Lorna Hughes, Hoofstock Team Leader, said, “The last birth of the year at Edinburgh Zoo, the calf has had a big impact on keepers and visitors already. ‘Mekong’, named after the delta river which flows through where they are found in the wild, is lively and very distinctive.
“Although they are not genetically related and are much larger, Malayan Tapirs are similar in build to pigs, but have noses and upper lips that form a long prehensile snout and large, barrel shaped bodies made for crashing through dense forest vegetation. Adult tapirs are black, with a white or grey midsection, whilst youngsters like Mekong are born with spots and stripes all over their small bodies, face and legs. Mekong’s adult coloration will come in between four and seven months of age. When Mekong is fully grown he is likely to stand at over three feet tall and be up to eight feet in length, weighing up to 900 pounds.”
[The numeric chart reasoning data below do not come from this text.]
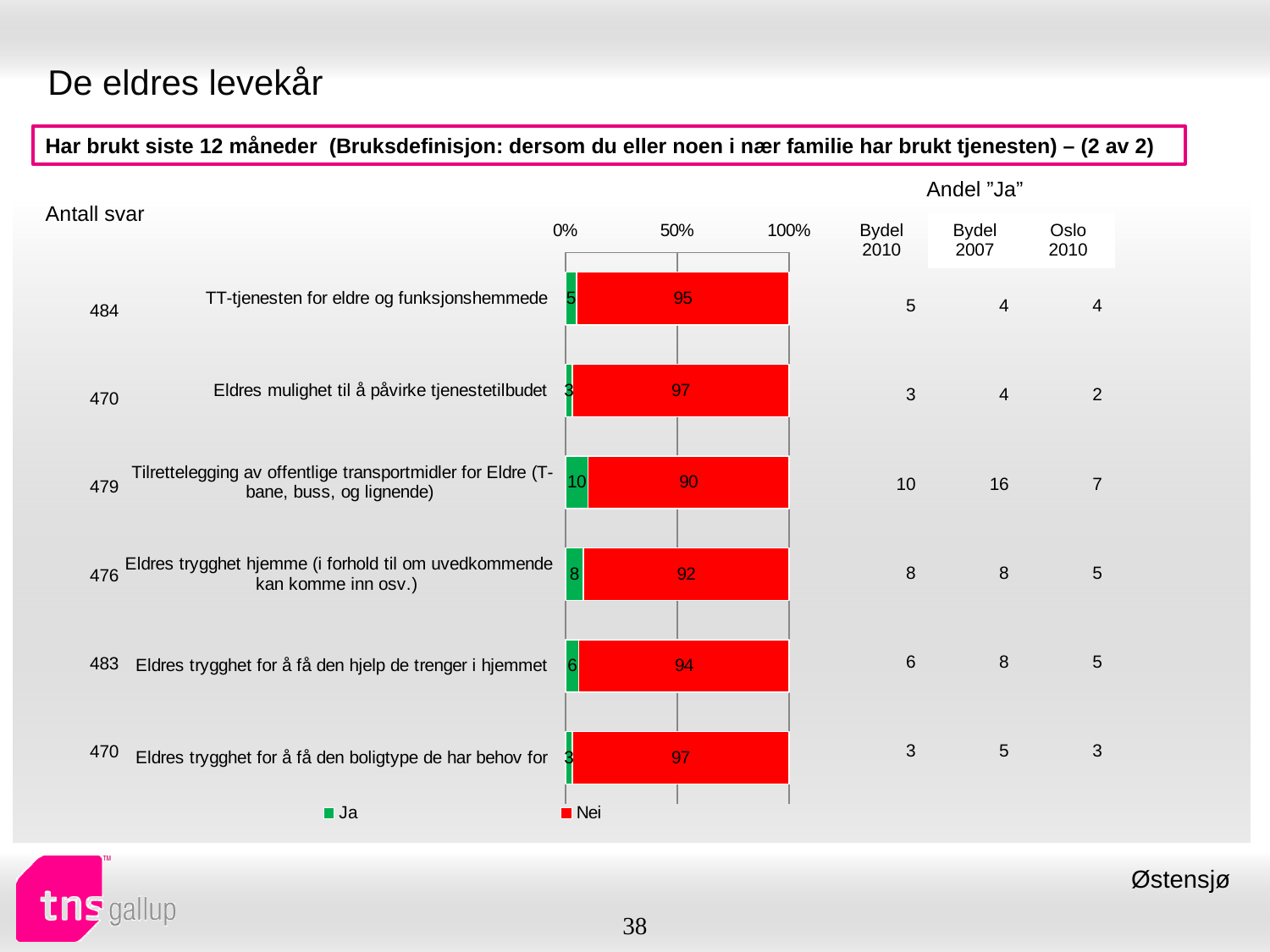
How many series does the chart legend list? 2 Which category has the highest "Ja" value? Tilrettelegging av offentlige transportmidler for Eldre (T-bane, buss, og lignende) What kind of chart is shown on the slide? Stacked bar chart What is the difference between the "Nei" values for "Eldres mulighet til å påvirke tjenestetilbudet" and "Eldres trygghet for å få den hjelp de trenger i hjemmet"? 3 Which colour represents the "Nei" series in the chart? Red Which category has the lowest "Nei" value? Tilrettelegging av offentlige transportmidler for Eldre (T-bane, buss, og lignende) Which is larger: the "Ja" value for "Eldres trygghet hjemme (i forhold til om uvedkommende kan komme inn osv.)" or the "Ja" value for "TT-tjenesten for eldre og funksjonshemmede"? Eldres trygghet hjemme (i forhold til om uvedkommende kan komme inn osv.) What is the "Ja" value for "Tilrettelegging av offentlige transportmidler for Eldre (T-bane, buss, og lignende)"? 10 What is the "Nei" value for "TT-tjenesten for eldre og funksjonshemmede"? 95 What is the total of the stacked bar for "Eldres trygghet for å få den hjelp de trenger i hjemmet"? 100 What is the "Nei" value for "Eldres trygghet hjemme (i forhold til om uvedkommende kan komme inn osv.)"? 92 How many categories are plotted in the chart? 6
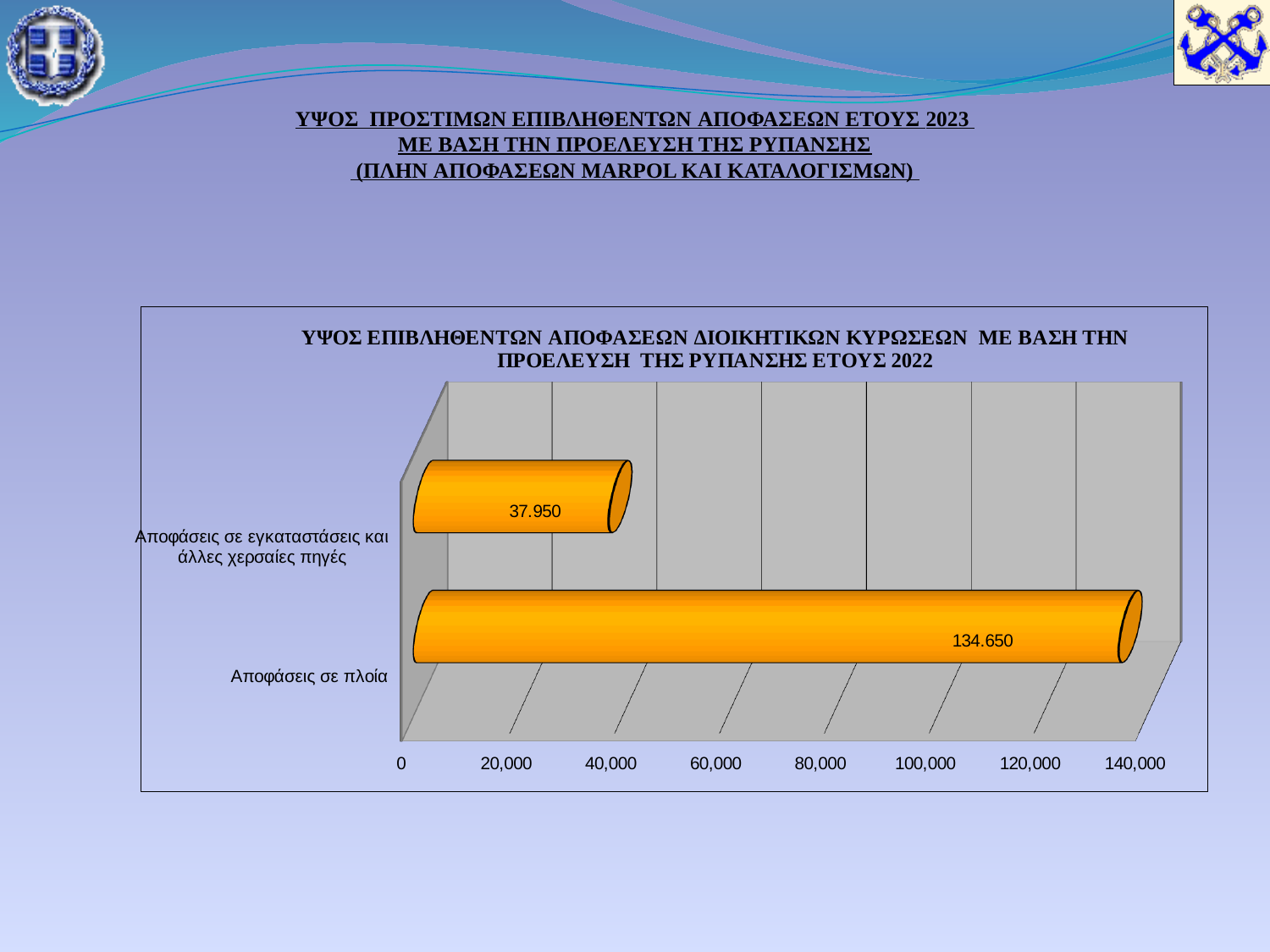
What is the maximum value shown on the horizontal axis of the chart? 140,000 Which year is mentioned in the chart's title? 2022 What is the difference between the value for Αποφάσεις σε πλοία and the value for Αποφάσεις σε εγκαταστάσεις και άλλες χερσαίες πηγές? 96.700 What is the value for Αποφάσεις σε πλοία? 134.650 What kind of chart is shown on the slide? Bar chart What is the value for Αποφάσεις σε εγκαταστάσεις και άλλες χερσαίες πηγές? 37.950 Which category has the lowest value? Αποφάσεις σε εγκαταστάσεις και άλλες χερσαίες πηγές Is the value for Αποφάσεις σε πλοία greater or less than 120,000? greater Is the value for Αποφάσεις σε εγκαταστάσεις και άλλες χερσαίες πηγές greater or less than 40,000? less Which category has the highest value? Αποφάσεις σε πλοία Which is larger: the value for Αποφάσεις σε πλοία or the value for Αποφάσεις σε εγκαταστάσεις και άλλες χερσαίες πηγές? Αποφάσεις σε πλοία How many categories are shown in the chart? 2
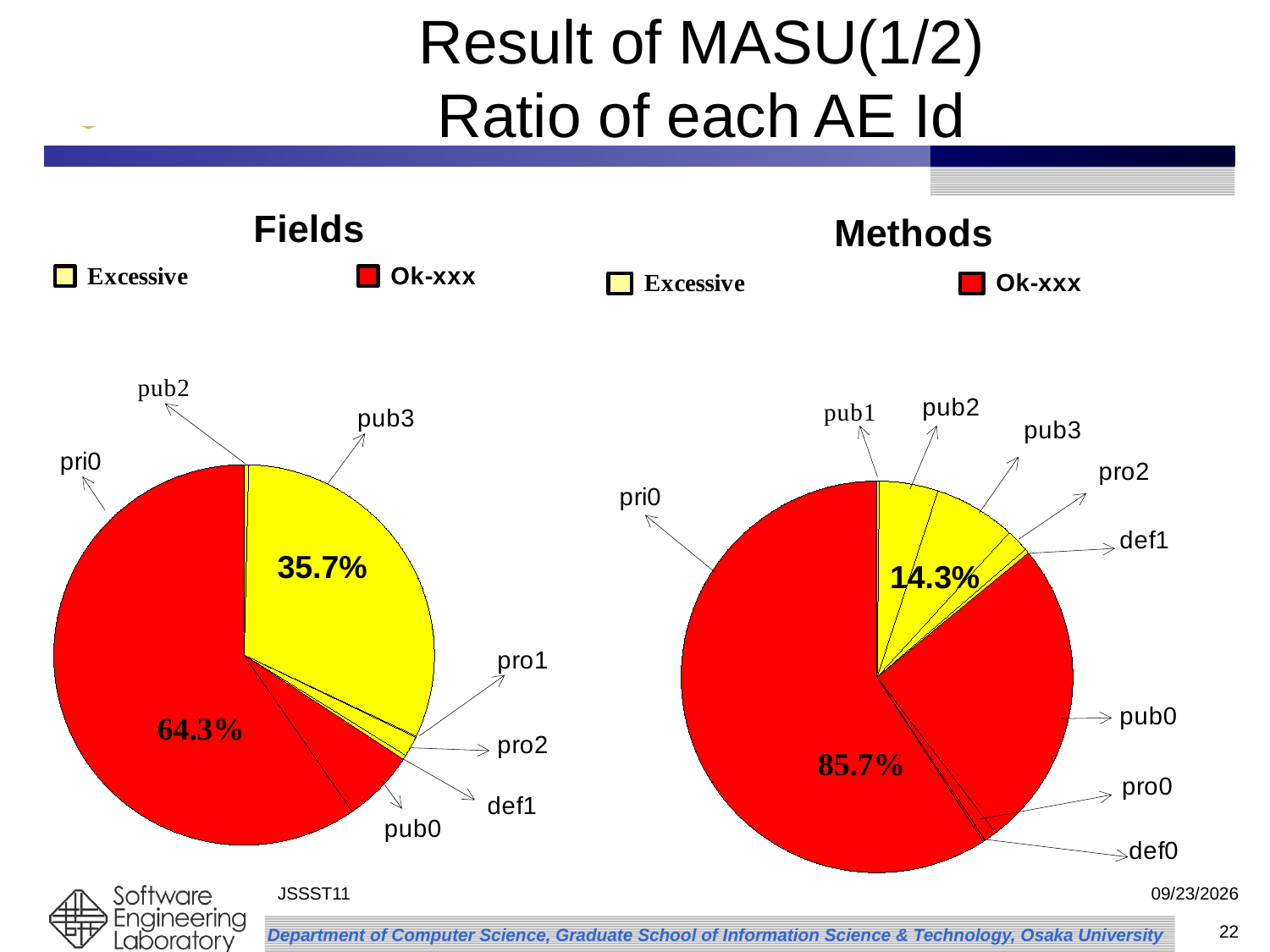
In the Methods chart, what percentage is labelled on the yellow (Excessive) portion? 14.3% In the Fields chart, which colour represents Excessive? Yellow In the Fields chart, what percentage is labelled on the red (Ok-xxx) portion? 64.3% In the Fields chart, which slice is the largest? pri0 What type of chart is used for the Fields data? Pie chart In the Methods chart, what is the difference between the Ok-xxx percentage and the Excessive percentage? 71.4% In the Methods chart, which slice is the largest? pri0 In the Fields chart, what is the difference between the Ok-xxx percentage and the Excessive percentage? 28.6% How many entries does the legend of the Methods chart list? 2 In the Methods chart, what percentage is labelled on the red (Ok-xxx) portion? 85.7% In the Fields chart, what percentage is labelled on the yellow (Excessive) portion? 35.7% Which chart has the larger Excessive share, Fields or Methods? Fields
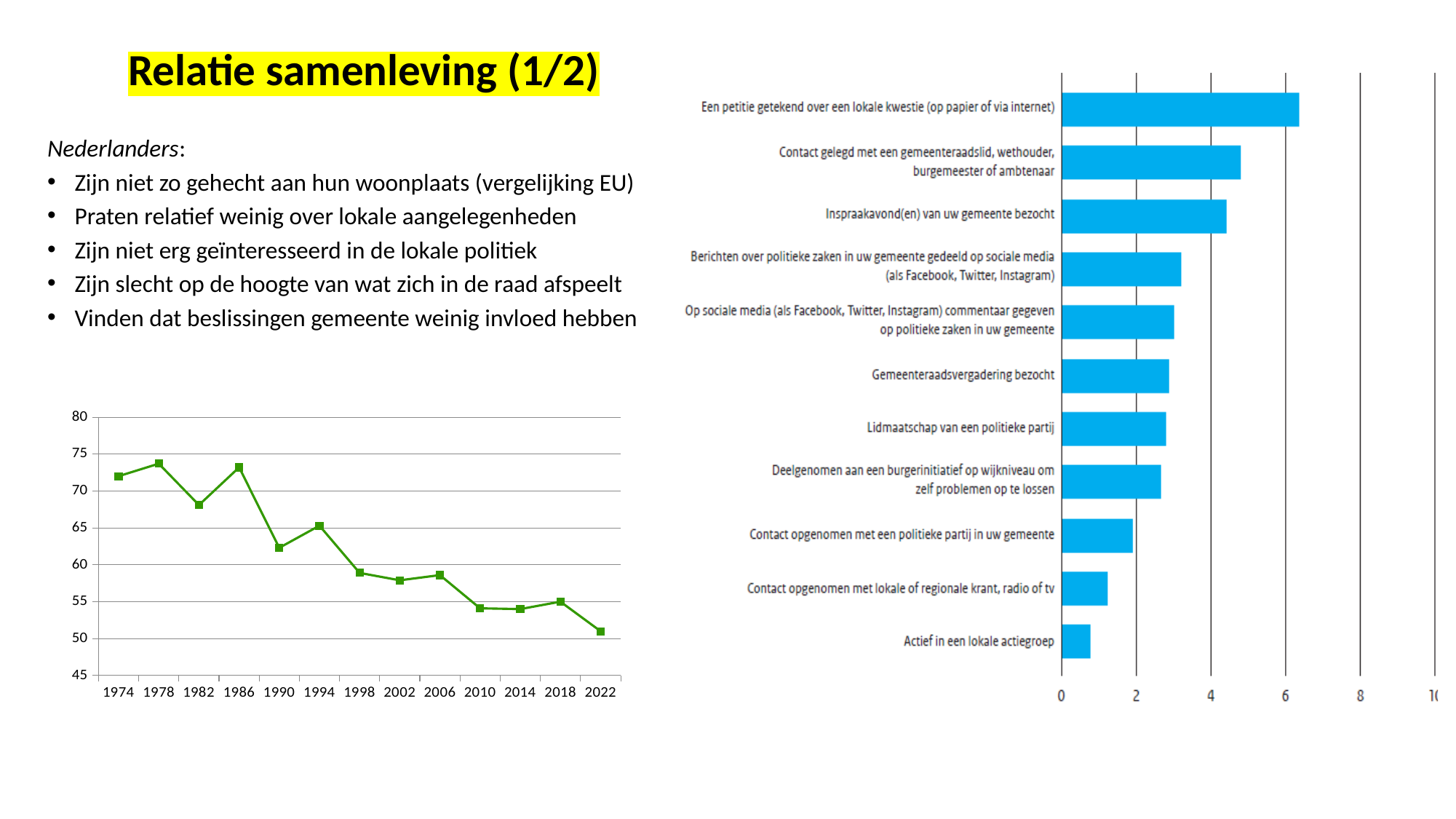
In the line chart at the bottom left, is the value for 1990 greater or less than 65? less In the bar chart on the right, is the value for 'Contact gelegd met een gemeenteraadslid, wethouder, burgemeester of ambtenaar' greater or less than 4? greater What kind of chart is the chart at the bottom left of the slide? line chart In the bar chart on the right, is the value for 'Actief in een lokale actiegroep' greater or less than 2? less In the bar chart on the right, which category has the highest value? Een petitie getekend over een lokale kwestie (op papier of via internet) In the line chart at the bottom left, which year has the lowest value? 2022 In the bar chart on the right, which is larger: 'Inspraakavond(en) van uw gemeente bezocht' or 'Gemeenteraadsvergadering bezocht'? Inspraakavond(en) van uw gemeente bezocht In the bar chart on the right, which category has the lowest value? Actief in een lokale actiegroep What kind of chart is the chart on the right side of the slide? bar chart In the line chart at the bottom left, do the values generally rise or fall from 1974 to 2022? fall In the line chart at the bottom left, how many years are shown on the x axis? 13 How many categories are shown in the bar chart on the right? 11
“Sayang is a great mum with lots of experience as she has had five babies now and really knows the ropes. Tapirs are pregnant for around 13 months so it is great to finally see another healthy calf being born. However, although we are very pleased with his progress and he is putting on weight steadily, the first week or so is a sensitive time for mother and baby.”
This species is the only tapir native to Asia. In the wild, the Malayan Tapir are under threat from natural predators, as well as hunting and wide-scale deforestation due to farming and logging. This species are listed as “Endangered” on the IUCN Red List, which means that they face a very high risk of extinction in the wild. It is estimated that less than 2,000 individuals make up the wild population.